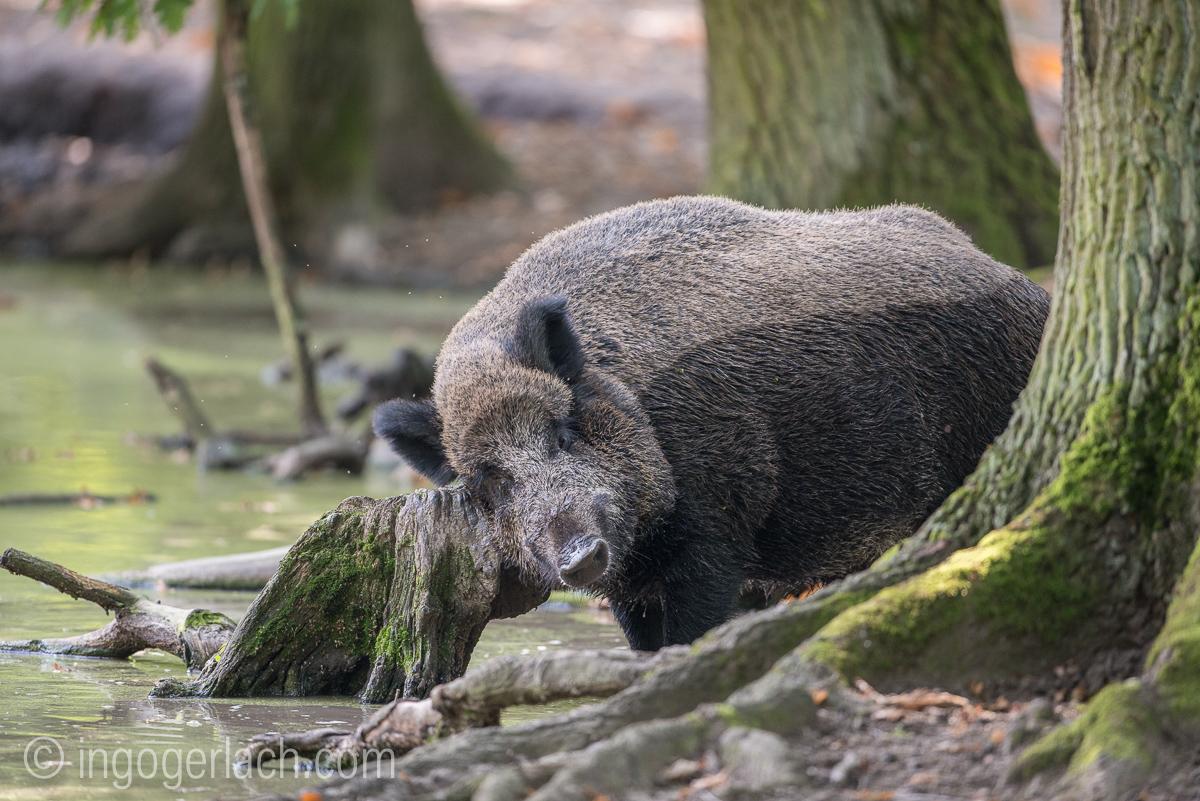 Wildschwein im Wasser_D8N2775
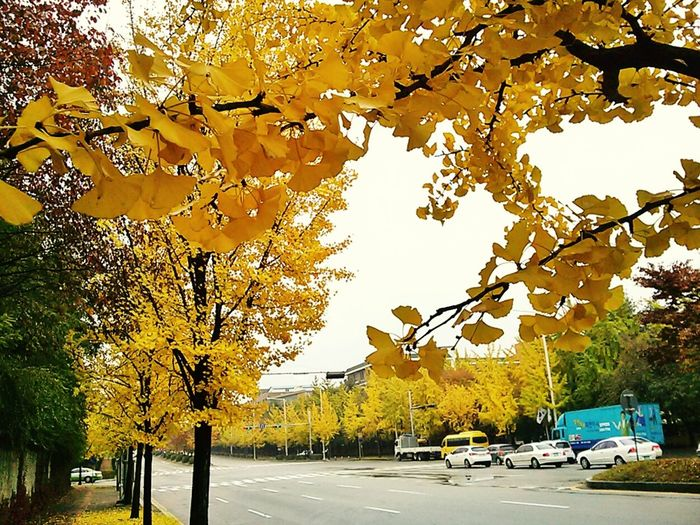Yellow Colors Of Autumn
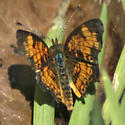 Pearl Cresent - Phyciodes tharos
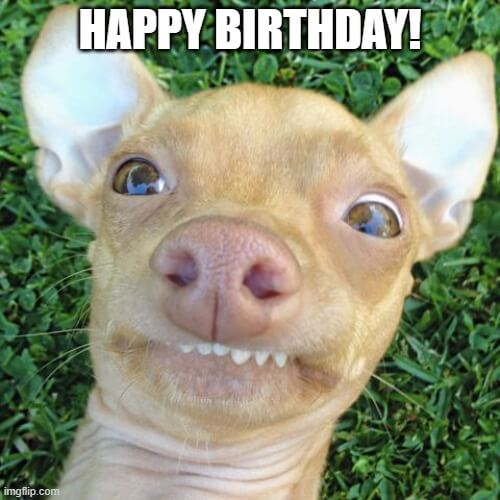 Cute Dog Happy Birthday Meme Happy Birthday Memes And Images
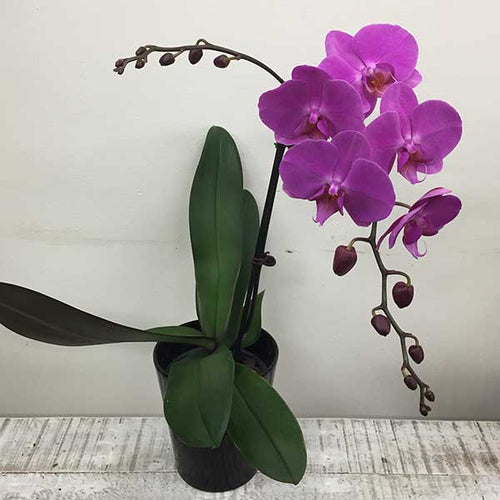 Coloured Phalenopsis Orchid Plant & Pot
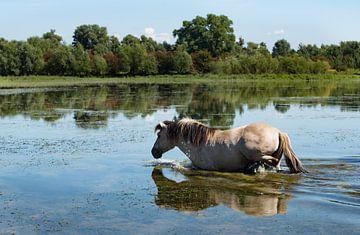 Blaawe kamer-zwemmend paard 04 von Cilia Brandts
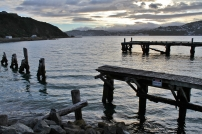 Wharf at Shelly Bay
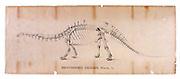 Original Print from Marsh drawing of Brontosaurus.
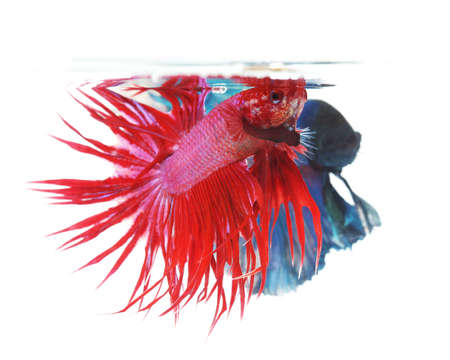 half moon tail: Two betta fishes, siamese fighting fish isolated on white background  Crown tail(Focus) and half moon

------------

• WHAT TO DO:
Transcribe each line of the material above verbatim, but do not include the images.

• RESPONSE BOX:
 Wildschwein im Wasser_D8N2775
Yellow Colors Of Autumn
 Pearl Cresent - Phyciodes tharos
 Cute Dog Happy Birthday Meme Happy Birthday Memes And Images
 Coloured Phalenopsis Orchid Plant & Pot
 Blaawe kamer-zwemmend paard 04 von Cilia Brandts
 Wharf at Shelly Bay
 Original Print from Marsh drawing of Brontosaurus.
 half moon tail: Two betta fishes, siamese fighting fish isolated on white background  Crown tail(Focus) and half moon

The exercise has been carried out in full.